(任务要求) 将下列全部记录逐行原样输出，不得增删或改动任何字符。

(所给记录)
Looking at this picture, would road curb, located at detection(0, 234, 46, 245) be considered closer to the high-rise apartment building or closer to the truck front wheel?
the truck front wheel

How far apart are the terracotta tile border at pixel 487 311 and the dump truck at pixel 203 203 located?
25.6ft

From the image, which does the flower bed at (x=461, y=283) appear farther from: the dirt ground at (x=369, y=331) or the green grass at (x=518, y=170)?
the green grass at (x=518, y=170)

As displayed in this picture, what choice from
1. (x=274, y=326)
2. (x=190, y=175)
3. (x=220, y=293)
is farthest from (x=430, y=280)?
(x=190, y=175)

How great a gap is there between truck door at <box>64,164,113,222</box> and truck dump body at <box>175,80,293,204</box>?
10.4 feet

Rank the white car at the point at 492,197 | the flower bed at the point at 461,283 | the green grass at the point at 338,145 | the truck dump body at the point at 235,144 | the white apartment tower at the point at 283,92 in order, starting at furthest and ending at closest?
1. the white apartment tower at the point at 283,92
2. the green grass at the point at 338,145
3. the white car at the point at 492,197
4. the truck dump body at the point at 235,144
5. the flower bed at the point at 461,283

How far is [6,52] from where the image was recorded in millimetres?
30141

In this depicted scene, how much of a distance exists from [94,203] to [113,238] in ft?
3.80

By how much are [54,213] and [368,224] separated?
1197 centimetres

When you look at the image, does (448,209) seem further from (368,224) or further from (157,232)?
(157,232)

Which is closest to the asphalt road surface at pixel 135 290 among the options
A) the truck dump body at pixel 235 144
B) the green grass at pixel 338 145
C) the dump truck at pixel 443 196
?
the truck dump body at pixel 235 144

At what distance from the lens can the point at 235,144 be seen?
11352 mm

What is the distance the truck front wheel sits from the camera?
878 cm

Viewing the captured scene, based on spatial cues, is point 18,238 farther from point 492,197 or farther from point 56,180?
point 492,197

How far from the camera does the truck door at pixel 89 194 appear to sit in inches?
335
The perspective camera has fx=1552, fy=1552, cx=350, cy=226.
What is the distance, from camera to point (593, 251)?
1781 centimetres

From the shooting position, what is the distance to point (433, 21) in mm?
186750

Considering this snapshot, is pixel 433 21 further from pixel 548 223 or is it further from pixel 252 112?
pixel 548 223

(正确结果)
Looking at this picture, would road curb, located at detection(0, 234, 46, 245) be considered closer to the high-rise apartment building or closer to the truck front wheel?
the truck front wheel

How far apart are the terracotta tile border at pixel 487 311 and the dump truck at pixel 203 203 located?
25.6ft

From the image, which does the flower bed at (x=461, y=283) appear farther from: the dirt ground at (x=369, y=331) or the green grass at (x=518, y=170)?
the green grass at (x=518, y=170)

As displayed in this picture, what choice from
1. (x=274, y=326)
2. (x=190, y=175)
3. (x=220, y=293)
is farthest from (x=430, y=280)?
(x=190, y=175)

How great a gap is there between truck door at <box>64,164,113,222</box> and truck dump body at <box>175,80,293,204</box>?
10.4 feet

Rank the white car at the point at 492,197 | the flower bed at the point at 461,283 | the green grass at the point at 338,145 | the truck dump body at the point at 235,144 | the white apartment tower at the point at 283,92 in order, starting at furthest and ending at closest?
1. the white apartment tower at the point at 283,92
2. the green grass at the point at 338,145
3. the white car at the point at 492,197
4. the truck dump body at the point at 235,144
5. the flower bed at the point at 461,283

How far is [6,52] from where the image was recorded in millimetres?
30141

In this depicted scene, how much of a distance exists from [94,203] to [113,238] in ft?
3.80

By how much are [54,213] and [368,224] separated?
1197 centimetres

When you look at the image, does (448,209) seem further from (368,224) or further from (157,232)?
(157,232)

Which is closest to the asphalt road surface at pixel 135 290 among the options
A) the truck dump body at pixel 235 144
B) the green grass at pixel 338 145
C) the dump truck at pixel 443 196
?
the truck dump body at pixel 235 144

At what distance from the lens can the point at 235,144 be seen?
11352 mm

What is the distance the truck front wheel sits from the camera?
878 cm

Viewing the captured scene, based on spatial cues, is point 18,238 farther from point 492,197 or farther from point 56,180?
point 492,197

How far from the camera does the truck door at pixel 89 194 appear to sit in inches?
335
The perspective camera has fx=1552, fy=1552, cx=350, cy=226.
What is the distance, from camera to point (593, 251)?
1781 centimetres

From the shooting position, what is the distance to point (433, 21) in mm?
186750

Considering this snapshot, is pixel 433 21 further from pixel 548 223 or is it further from pixel 252 112?
pixel 548 223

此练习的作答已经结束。